‘I shouldn’t be here,’ she whispers, suddenly scared of what they are about to do. What has she been thinking? This is too soon, too sudden. Would she even be here if Sonya had not brought up the subject of his trip to Moscow? She does not know. She steps away from him. ‘I have to be up early tomorrow morning.’
‘You can sleep in the afternoon, can’t you?’
‘I suppose so.’ If he would only say it then it would all be fine. She would not feel so rushed. She holds her breath, shaking her head—no, she is thinking, no—but her feet are slipping out of her shoes, and now she is standing in front of him in her stockinged feet. He is watching her but still she hesitates, waiting for something.
Say it, she thinks. Please say it.
She should leave. What if she gets caught? She would get sent down from university in disgrace. She tries to move further away from him but the muscles in her feet will not obey instructions.
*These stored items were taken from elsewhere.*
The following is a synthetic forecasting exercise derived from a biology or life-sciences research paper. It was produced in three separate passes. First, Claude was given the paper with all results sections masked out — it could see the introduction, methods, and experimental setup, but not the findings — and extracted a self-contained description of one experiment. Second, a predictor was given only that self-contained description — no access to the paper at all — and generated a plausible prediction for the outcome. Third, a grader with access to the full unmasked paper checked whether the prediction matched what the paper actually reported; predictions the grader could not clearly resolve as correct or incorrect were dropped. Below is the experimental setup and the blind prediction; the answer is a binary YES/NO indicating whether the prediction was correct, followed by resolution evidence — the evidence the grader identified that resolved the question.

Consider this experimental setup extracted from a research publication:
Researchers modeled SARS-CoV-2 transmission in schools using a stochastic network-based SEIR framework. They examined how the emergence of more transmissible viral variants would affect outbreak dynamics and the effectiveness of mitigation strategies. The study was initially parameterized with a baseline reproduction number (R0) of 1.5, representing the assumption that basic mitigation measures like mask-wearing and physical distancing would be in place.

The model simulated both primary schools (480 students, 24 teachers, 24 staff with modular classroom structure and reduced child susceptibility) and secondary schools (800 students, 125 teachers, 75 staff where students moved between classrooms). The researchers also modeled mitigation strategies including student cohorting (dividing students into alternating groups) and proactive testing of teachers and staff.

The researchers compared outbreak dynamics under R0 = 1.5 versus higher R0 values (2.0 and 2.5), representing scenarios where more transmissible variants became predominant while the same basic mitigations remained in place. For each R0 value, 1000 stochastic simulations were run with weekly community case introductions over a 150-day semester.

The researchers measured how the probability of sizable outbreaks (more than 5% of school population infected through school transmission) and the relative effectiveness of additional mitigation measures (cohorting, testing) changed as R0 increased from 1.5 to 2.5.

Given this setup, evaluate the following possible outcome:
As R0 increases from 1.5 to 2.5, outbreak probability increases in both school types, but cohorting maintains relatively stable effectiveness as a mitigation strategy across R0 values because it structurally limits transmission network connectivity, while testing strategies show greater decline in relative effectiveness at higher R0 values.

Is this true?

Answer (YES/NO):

Leo takes a step towards her, his eyes fixed on her, and still she cannot move. She feels her hands twitching at her sides, and then, before she has quite made up her mind what to do, she finds that her fingers are trembling at the small metal clasp on the collar of her blouse, and as it falls open she knows that she is not going anywhere. She cannot. She wants to feel his body on hers, his naked skin against her own. She wants to run her hands along the furrow of his spine, to kiss his neck and his chest and wrap her legs around his waist. She wants him to be hers, utterly corruptible.
And she knows that once it is over she will want to cover herself up, her too-thin body delicate against the bulk of his. He will be grateful. He will look at her and kiss her, and then he will offer her his jacket as he smuggles her out of his room in the morning, and she will wish she could have stayed there for ever.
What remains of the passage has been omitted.